We refer you to the periodic reports that we file from time to time with the Securities and Exchange Commission, including in the Company's Form 10-K for the year ended December 31, 2017. This document discusses important factors that could cause the actual results to differ materially from those contained in our forward-looking statements.
We disclaim any obligation to update any forward-looking statements except as required by law. A replay of this call will be available later on our Investor Relations website. On the call with me this morning are Martin Richenhagen; our Chairman, President, and Chief Executive Officer, and Andy Beck, our Chief Financial Officer.
And with that, Martin, please go ahead..
Thank you, Greg, and good morning.
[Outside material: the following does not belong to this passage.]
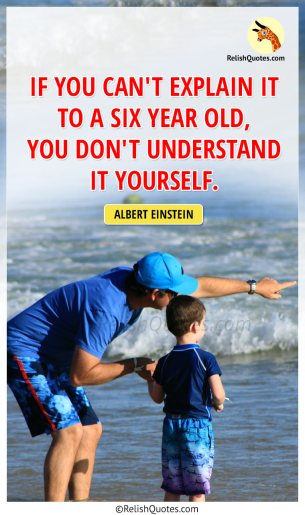 """If you can't explain it to a six year old, you don't understand it yourself."""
We appreciate everyone joining us on the call today. 2018 was a year of significant achievement for AGCO. In addition to meeting our financial targets, we launched important new products, expanded our smart farming capabilities, and made investments to support our future growth.
We also made progress on our cost reduction efforts while continuing to perform well in the marketplace. My comments start on slide three where you will find a summary of our fourth quarter and full year results. Solid operational performance across our regional business units and constructive market developments are driving sales and earnings growth.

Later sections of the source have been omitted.